Furthermore, the National Association of Home Builders has reported a massive pullback of new construction. Homebuilding in the US has plummeted by 32% since February 2022, and homebuilder confidence is on the floor. Therefore, we can’t expect new construction to fill the housing inventory gap.

2023 Housing Market Forecasts: Mixed Opinions

The unfortunate reality of the housing market and current economic state is that no one really knows what to expect from the next year. Forecasts for the real estate housing market in 2023 greatly vary by source. According to KPMG, a leading consulting firm, and data powerhouse, we can anticipate the average US home price to drop by 20%, while others have more optimistic perspectives.

Realtor.com’s 2023 housing market forecast projects a 5.4% increase in the existing home median price and a complimenting 22.8% increase in inventory. However, while mortgage rates remain high and sellers are unmotivated to sell, it’s hard to imagine these projections becoming a reality.

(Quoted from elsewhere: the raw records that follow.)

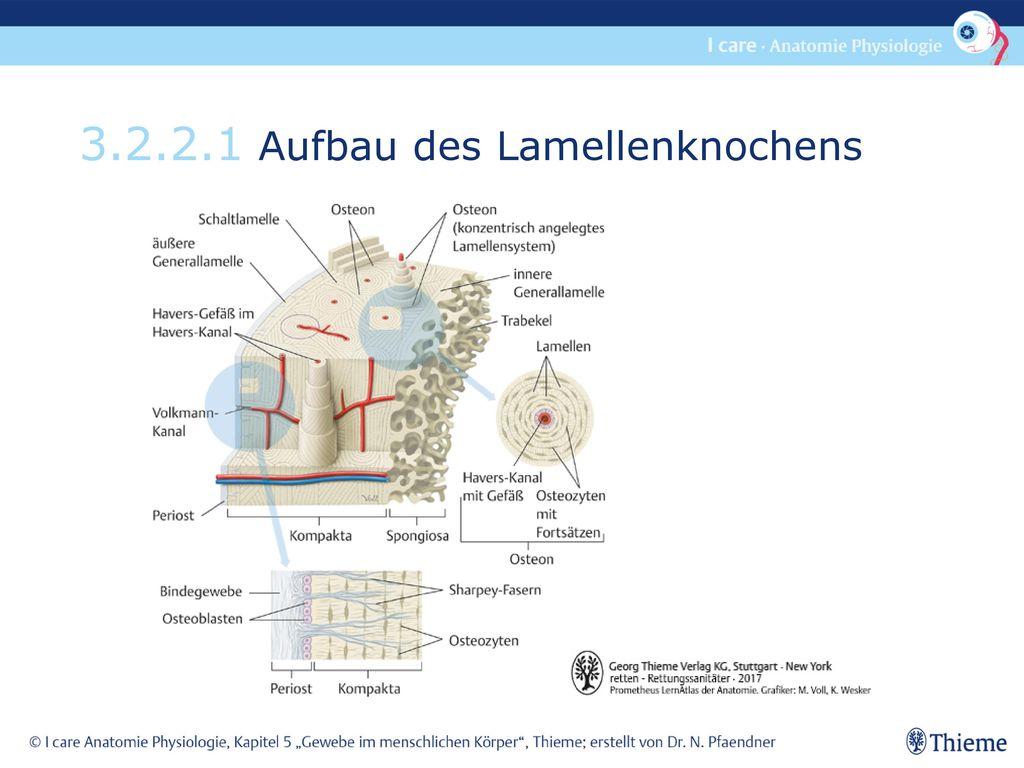 3.2.2.1 Aufbau des Lamellenknochens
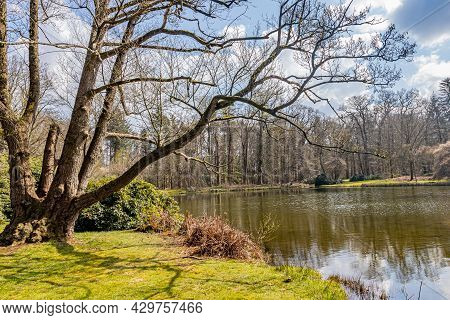 Bare Tree With Thick Trunk And Branches With A Lake With Reflection In The Water Surface And Trees I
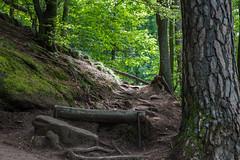 Aufwärts (JBsLightAndShadow) Tags: rheinlandpfalz rhinelandpalatinate pfalz palatinate 2018 sommer2018 sommer summer2018 summer nikon nikond750 tamron tamronsp2470mmf28divcusd wandern wanderung hiking hike trifels annweiler annweilerburgenweg annweilercastletrail wanderweg trail pfälzerwald palatineforest südpfalz southernpalatinate deutschland germany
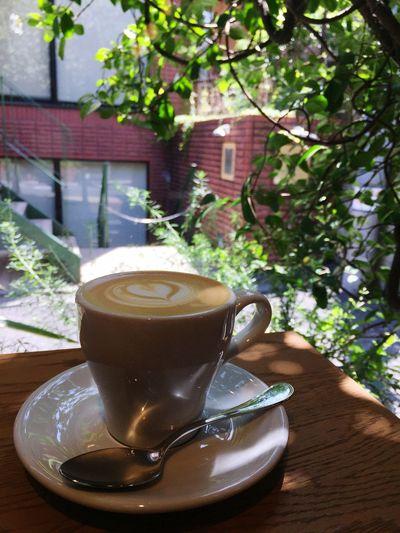 カプチーノ。ゲイシャです。 Drink Food And Drink Refreshment Mug Cup Coffee - Drink Coffee Cup
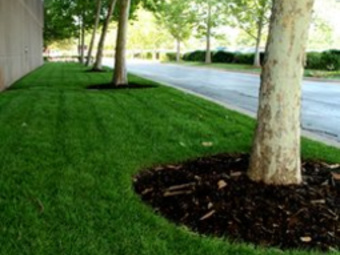 Lawn Care Service in New Orleans, LA, 70131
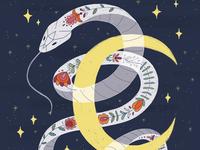 Folktale Week Illustration - Animal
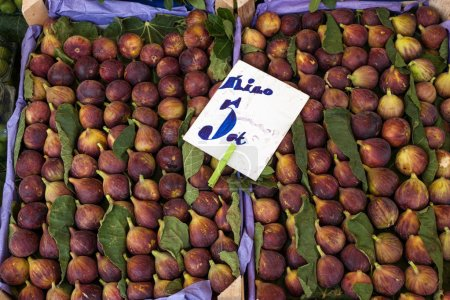 Fresh figs in boxes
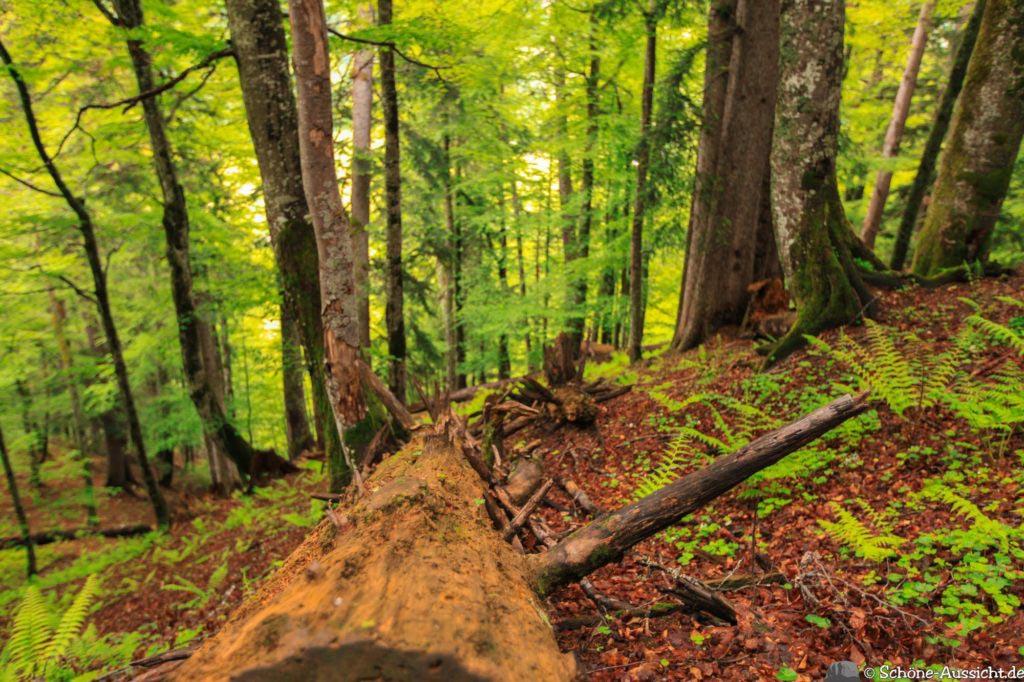Wanderung Lammertaler Urwald 55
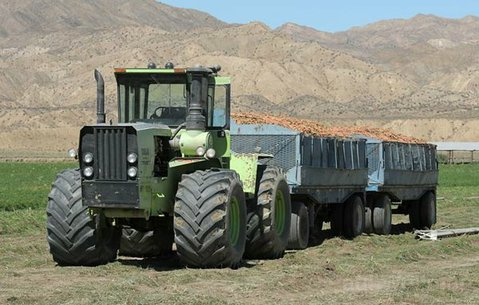 A carrot truck in Cuyama Valley heads to market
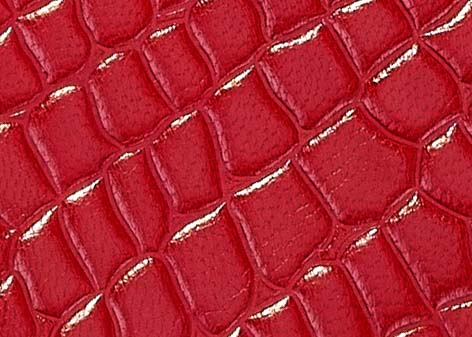 CROCO RED detail.jpg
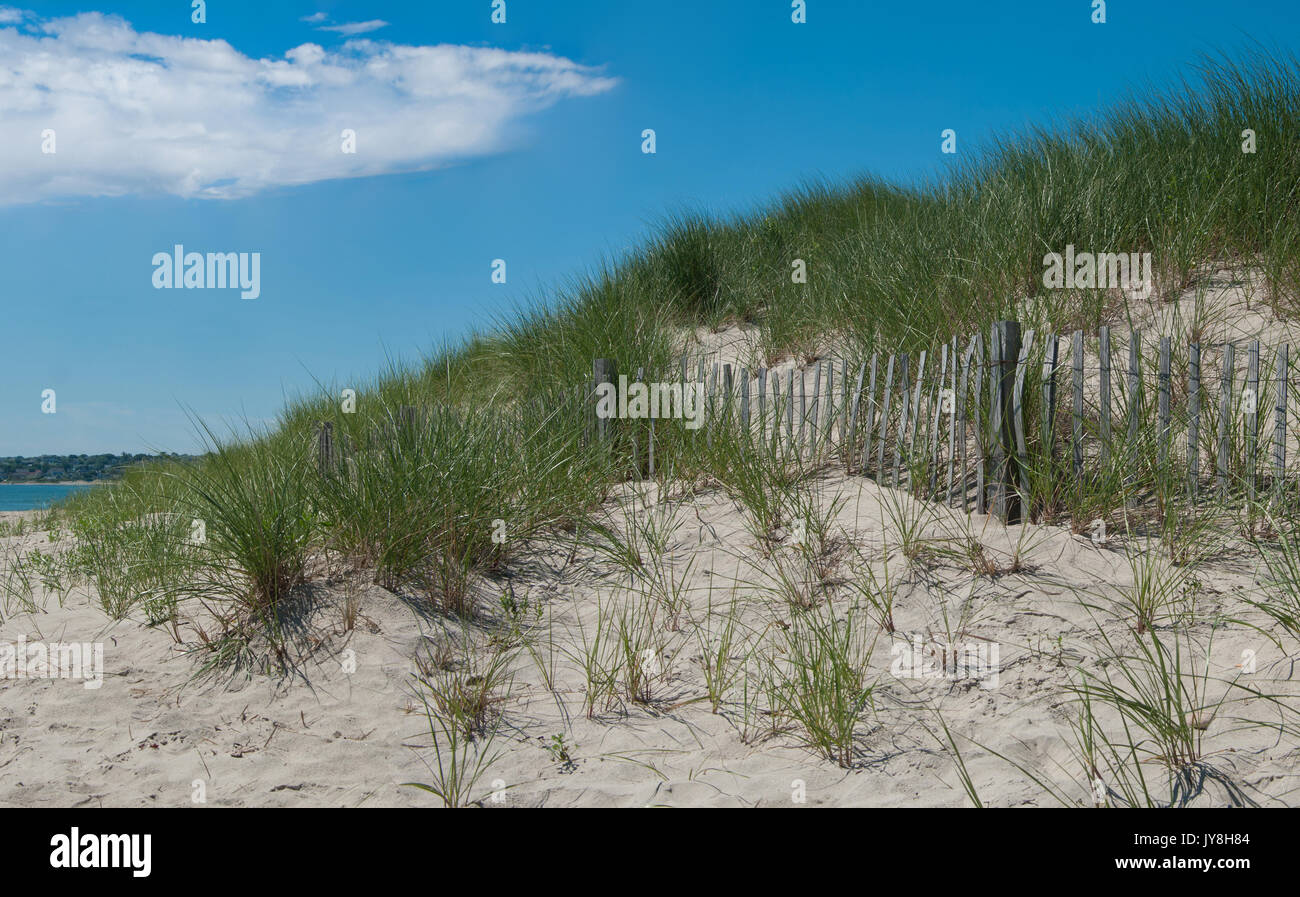 Sand Dune Erosion Fence:  A wooden picket fence holds wind-blown sand and allows grass to take root in dunes on the shore of Block Island - Stock Image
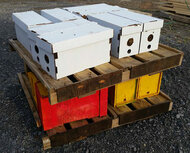 Live Honey Bees, 5 Frame Nuc, Spring 2021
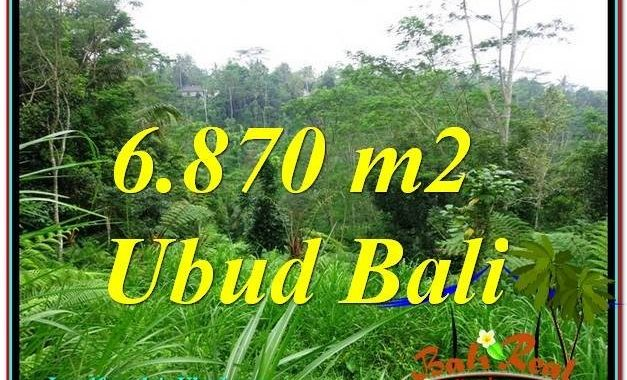 DIJUAL TANAH MURAH di UBUD TJUB602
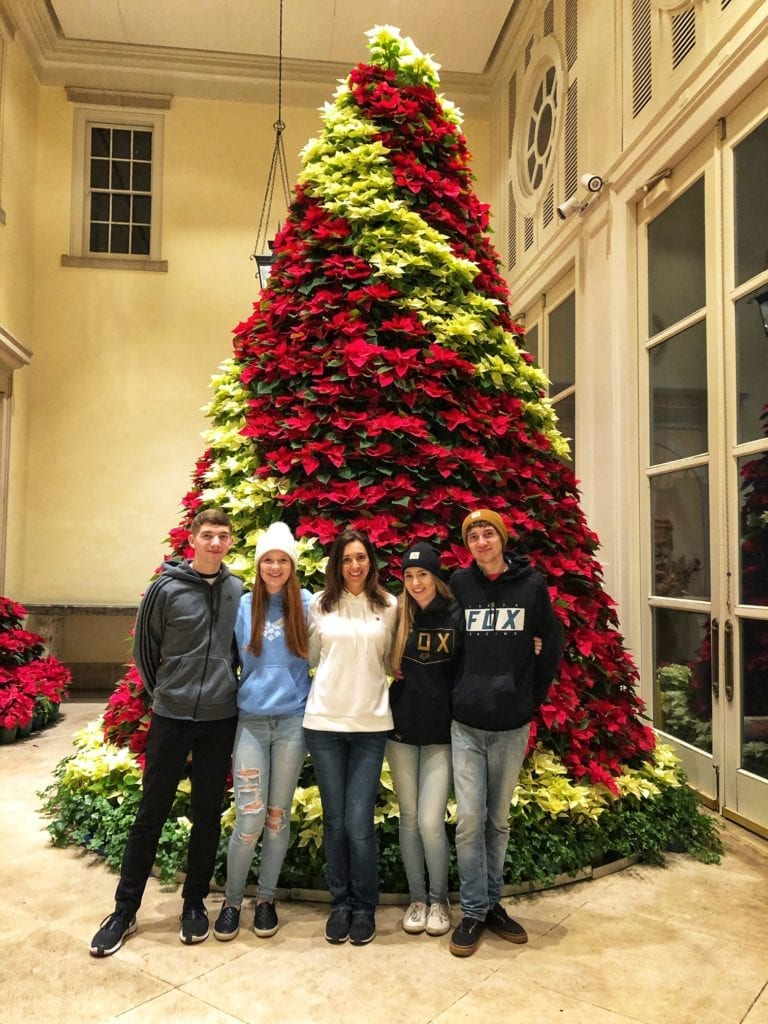 Christmas Tree Nashville Tennessee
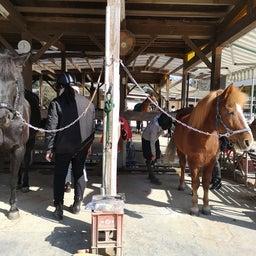 画像 手入れ講習会と馬装のお手本✨ の記事より 2つ目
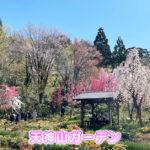 【天神山ガーデン】魚津にある映える花畑【ハナモモが有名】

Rental Rates Will Continue Up

Year-over-year rent growth slowed to a single-digit pace in the late summer of 2022 but is still higher than pre-pandemic levels. The national quarterly rental vacancy rate has been near historic lows for five quarters and recently dropped to 5.6%. Despite this increase, US renters continue being challenged by limited supply and excess demand that will keep upward pressure on rent growth over the next 12 months, especially in urban cities near big metros. Realtor.com expects rents to rise 6.3% nationally this year, which is great news for active residential investors.

The Housing Market is Resilient

While economic and interest rate conditions are certainly impacting the real estate market, it remains resilient. We expect some markets to experience considerable growth in the coming year while overvalued markets will experience corrections. Housing markets that investors should be warry about include Phoenix, Boise, San Francisco, Austin, Seattle, Las Vegas, Denver, and Salt Lake City.

Surprisingly, cities that are expected to have the most growth are tertiary markets, including El Paso, Louisville, Buffalo, Augusta, Grand Rapids, and Columbia.

The US housing market is precarious, but high homeowner equity, wage growth, and household wealth will help buffer the market. Expect housing prices to cool throughout the real estate market in 2023 as buyers adjust to higher debt costs as the country faces a likely recession.